RECORDS TO PROCESS:
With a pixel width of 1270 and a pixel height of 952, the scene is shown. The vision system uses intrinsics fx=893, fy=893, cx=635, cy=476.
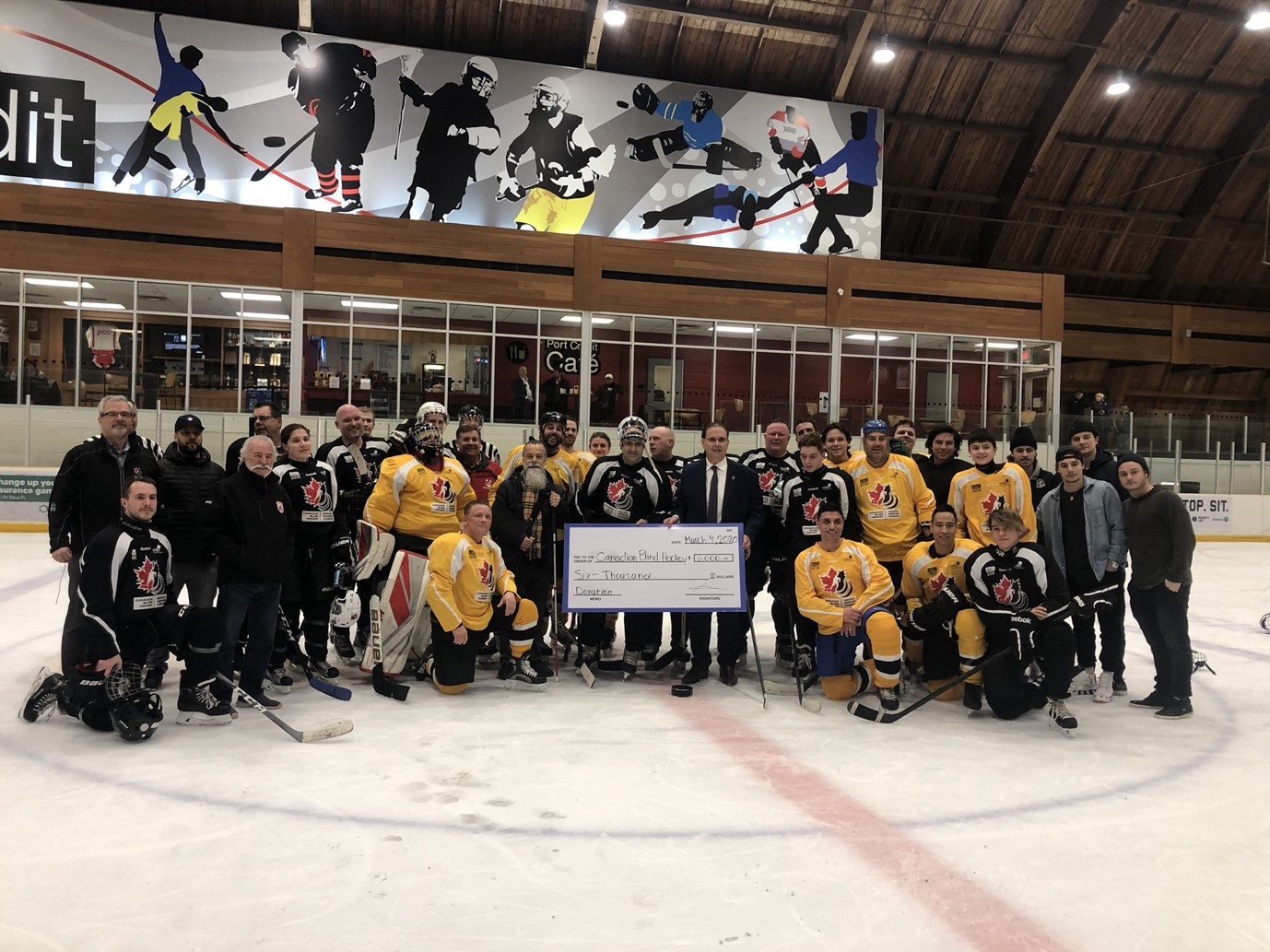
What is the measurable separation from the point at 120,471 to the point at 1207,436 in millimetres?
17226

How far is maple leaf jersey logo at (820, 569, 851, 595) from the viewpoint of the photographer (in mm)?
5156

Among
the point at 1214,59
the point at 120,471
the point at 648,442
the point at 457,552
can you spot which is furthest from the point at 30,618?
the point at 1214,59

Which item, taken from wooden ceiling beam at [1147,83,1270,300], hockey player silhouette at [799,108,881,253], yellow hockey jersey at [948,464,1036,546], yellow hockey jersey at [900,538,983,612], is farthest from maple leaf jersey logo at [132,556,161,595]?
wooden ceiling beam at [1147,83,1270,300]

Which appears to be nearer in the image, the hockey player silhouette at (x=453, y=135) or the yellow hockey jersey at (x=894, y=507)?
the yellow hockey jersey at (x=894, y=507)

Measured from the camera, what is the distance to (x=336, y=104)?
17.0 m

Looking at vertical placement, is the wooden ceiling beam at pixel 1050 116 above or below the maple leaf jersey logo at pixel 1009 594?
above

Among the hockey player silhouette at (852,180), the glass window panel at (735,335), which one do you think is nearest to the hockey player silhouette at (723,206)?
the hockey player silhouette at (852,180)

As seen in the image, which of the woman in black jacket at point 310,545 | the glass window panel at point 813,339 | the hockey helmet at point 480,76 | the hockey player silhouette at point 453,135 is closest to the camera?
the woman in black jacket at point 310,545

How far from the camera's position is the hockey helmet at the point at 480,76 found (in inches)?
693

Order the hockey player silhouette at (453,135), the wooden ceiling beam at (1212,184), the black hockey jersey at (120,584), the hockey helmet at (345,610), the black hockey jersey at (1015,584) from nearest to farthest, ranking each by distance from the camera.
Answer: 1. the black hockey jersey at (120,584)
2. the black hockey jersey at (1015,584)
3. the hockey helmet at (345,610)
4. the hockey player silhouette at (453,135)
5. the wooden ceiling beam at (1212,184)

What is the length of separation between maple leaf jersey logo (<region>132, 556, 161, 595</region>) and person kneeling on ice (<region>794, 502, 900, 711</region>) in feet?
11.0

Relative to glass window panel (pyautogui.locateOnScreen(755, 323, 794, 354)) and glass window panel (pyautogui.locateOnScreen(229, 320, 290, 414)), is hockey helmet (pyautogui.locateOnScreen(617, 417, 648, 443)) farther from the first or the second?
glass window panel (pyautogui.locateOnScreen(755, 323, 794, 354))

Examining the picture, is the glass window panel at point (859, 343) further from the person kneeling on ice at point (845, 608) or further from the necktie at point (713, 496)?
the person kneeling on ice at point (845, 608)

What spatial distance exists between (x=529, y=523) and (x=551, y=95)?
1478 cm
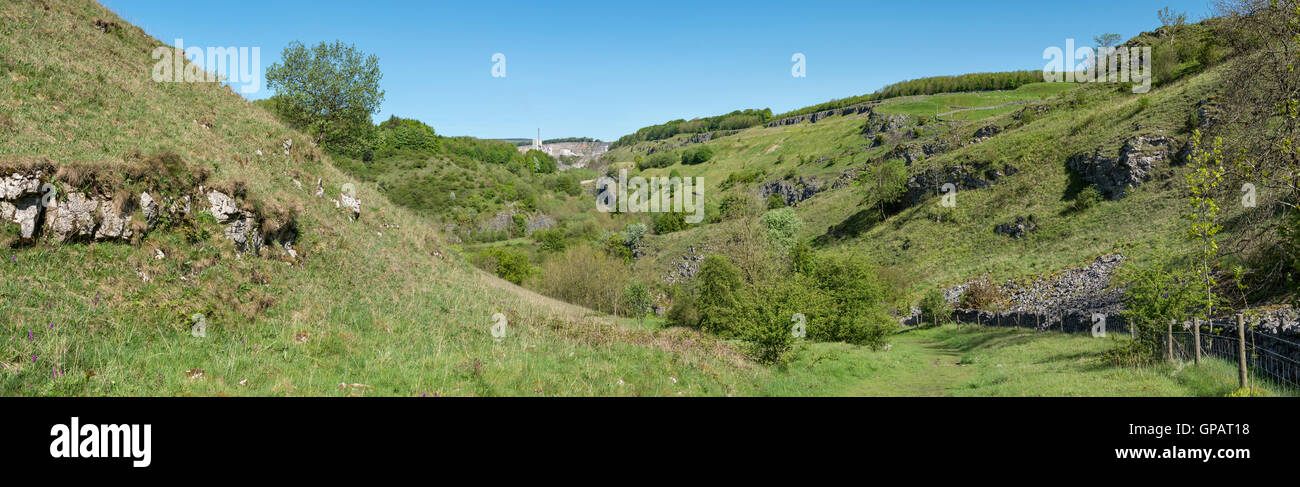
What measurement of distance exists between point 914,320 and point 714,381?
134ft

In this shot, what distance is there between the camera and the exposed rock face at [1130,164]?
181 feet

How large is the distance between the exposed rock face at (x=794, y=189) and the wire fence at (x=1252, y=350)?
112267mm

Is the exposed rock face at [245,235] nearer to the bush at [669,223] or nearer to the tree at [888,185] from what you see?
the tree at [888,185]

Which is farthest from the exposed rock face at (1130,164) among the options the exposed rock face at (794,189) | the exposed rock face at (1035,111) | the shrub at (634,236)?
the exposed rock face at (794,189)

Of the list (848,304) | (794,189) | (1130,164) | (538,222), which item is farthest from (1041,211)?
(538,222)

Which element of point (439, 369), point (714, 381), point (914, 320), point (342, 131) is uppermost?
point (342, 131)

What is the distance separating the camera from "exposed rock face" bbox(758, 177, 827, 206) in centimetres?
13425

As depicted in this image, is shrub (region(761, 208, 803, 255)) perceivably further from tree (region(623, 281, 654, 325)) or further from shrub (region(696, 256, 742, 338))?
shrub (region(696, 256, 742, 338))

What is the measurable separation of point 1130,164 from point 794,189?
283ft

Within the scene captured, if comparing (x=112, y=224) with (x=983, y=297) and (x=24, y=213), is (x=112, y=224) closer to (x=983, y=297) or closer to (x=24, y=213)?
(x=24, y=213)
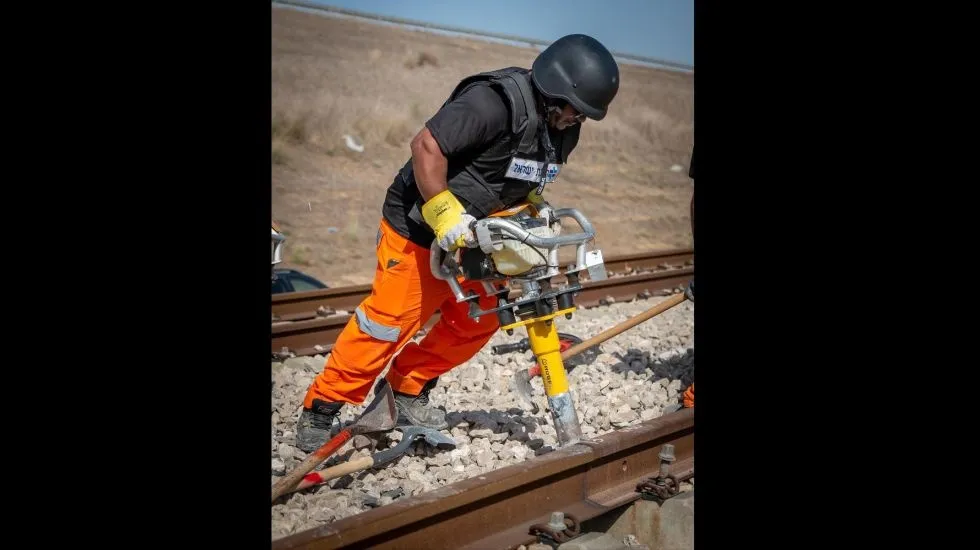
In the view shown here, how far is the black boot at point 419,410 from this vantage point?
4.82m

==

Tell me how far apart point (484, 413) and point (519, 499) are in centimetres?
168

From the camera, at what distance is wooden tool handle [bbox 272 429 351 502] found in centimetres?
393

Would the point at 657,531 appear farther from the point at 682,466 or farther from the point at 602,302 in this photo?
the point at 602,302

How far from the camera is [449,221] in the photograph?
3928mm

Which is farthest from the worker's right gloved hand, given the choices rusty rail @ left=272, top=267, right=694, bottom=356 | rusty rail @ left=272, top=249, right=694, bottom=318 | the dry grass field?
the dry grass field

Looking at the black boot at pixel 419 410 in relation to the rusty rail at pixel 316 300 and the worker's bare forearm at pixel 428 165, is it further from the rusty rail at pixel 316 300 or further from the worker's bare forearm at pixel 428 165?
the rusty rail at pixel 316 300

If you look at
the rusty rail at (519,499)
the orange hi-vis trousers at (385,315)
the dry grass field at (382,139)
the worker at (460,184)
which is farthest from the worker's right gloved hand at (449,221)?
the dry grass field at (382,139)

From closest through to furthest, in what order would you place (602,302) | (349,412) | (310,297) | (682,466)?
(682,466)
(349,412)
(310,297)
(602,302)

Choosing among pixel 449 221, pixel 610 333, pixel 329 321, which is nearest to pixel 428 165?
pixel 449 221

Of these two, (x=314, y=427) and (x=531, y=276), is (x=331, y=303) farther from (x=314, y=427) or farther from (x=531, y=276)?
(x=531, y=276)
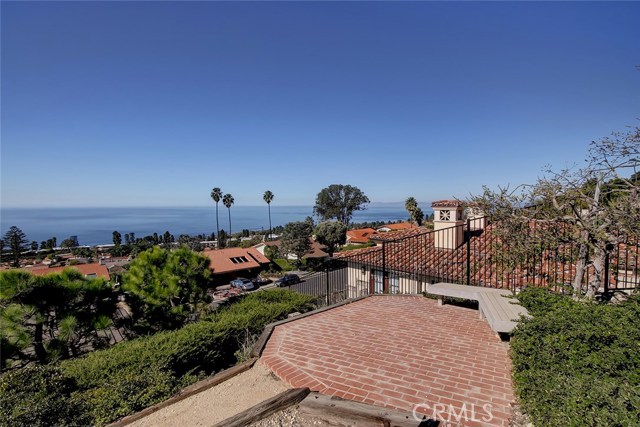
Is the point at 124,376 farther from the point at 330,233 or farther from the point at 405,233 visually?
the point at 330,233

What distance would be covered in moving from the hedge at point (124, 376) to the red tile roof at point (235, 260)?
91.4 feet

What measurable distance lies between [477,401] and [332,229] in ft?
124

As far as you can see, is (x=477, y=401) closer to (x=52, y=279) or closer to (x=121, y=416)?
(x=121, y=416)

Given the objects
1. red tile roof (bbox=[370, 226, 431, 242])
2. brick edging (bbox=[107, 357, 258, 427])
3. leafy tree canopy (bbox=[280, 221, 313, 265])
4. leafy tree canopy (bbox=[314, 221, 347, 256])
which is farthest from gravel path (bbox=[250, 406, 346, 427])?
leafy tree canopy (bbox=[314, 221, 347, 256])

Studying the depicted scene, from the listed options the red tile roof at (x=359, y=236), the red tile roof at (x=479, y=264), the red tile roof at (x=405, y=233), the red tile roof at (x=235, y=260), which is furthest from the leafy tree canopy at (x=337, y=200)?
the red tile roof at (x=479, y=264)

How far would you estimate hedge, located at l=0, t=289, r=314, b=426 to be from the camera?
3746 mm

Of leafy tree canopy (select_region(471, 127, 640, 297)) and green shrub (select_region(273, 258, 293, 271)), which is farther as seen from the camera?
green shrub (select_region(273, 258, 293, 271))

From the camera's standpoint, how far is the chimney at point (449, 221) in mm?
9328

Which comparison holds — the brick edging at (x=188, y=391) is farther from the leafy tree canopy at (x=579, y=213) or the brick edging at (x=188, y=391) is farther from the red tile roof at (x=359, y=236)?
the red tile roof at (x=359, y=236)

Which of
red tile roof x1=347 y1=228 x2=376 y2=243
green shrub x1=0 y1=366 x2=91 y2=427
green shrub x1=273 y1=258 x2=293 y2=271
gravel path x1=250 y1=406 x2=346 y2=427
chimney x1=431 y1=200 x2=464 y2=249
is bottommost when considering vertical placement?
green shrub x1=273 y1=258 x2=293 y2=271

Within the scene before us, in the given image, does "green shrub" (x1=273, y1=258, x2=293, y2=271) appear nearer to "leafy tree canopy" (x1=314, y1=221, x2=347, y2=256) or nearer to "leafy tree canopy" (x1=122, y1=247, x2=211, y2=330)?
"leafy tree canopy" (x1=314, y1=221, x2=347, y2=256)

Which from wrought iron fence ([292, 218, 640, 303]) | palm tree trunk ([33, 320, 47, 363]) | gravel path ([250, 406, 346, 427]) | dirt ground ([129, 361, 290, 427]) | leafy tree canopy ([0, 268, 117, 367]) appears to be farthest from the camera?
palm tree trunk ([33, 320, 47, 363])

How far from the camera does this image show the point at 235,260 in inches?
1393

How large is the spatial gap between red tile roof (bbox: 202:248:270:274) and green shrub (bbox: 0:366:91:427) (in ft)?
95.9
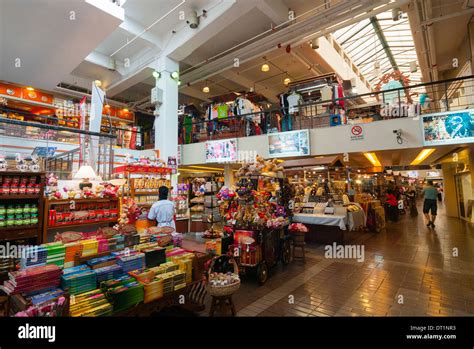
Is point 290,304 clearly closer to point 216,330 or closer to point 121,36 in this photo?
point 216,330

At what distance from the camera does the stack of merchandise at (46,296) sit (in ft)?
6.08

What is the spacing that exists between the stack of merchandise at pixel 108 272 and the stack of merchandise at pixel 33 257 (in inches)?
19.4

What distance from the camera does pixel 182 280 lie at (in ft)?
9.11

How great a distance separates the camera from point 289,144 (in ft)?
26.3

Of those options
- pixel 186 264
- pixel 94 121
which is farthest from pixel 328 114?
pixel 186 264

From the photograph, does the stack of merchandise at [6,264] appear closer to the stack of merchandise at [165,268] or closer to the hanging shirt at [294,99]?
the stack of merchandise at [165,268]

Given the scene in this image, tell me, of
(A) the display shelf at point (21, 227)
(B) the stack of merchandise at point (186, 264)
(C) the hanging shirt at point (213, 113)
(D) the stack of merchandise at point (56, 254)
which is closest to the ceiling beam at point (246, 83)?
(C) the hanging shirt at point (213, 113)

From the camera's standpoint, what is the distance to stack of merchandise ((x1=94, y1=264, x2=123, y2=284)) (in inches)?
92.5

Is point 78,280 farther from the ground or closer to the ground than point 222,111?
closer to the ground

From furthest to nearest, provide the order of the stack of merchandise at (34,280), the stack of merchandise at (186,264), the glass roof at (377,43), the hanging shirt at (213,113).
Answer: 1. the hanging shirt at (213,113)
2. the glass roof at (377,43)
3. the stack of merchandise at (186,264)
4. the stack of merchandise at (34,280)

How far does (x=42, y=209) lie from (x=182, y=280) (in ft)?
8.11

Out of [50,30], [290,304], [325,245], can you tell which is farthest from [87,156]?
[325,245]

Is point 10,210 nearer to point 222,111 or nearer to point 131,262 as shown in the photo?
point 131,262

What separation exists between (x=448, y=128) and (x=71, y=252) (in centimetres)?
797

TASK TO COMPLETE: Gather every line of the records above that contains the word "hedge" and copy each one out.

TASK RESPONSE:
What distance would be covered in moving from the hedge at point (124, 376) to the red tile roof at point (235, 260)?
How far would you estimate hedge, located at l=0, t=289, r=314, b=426 to be from the camera?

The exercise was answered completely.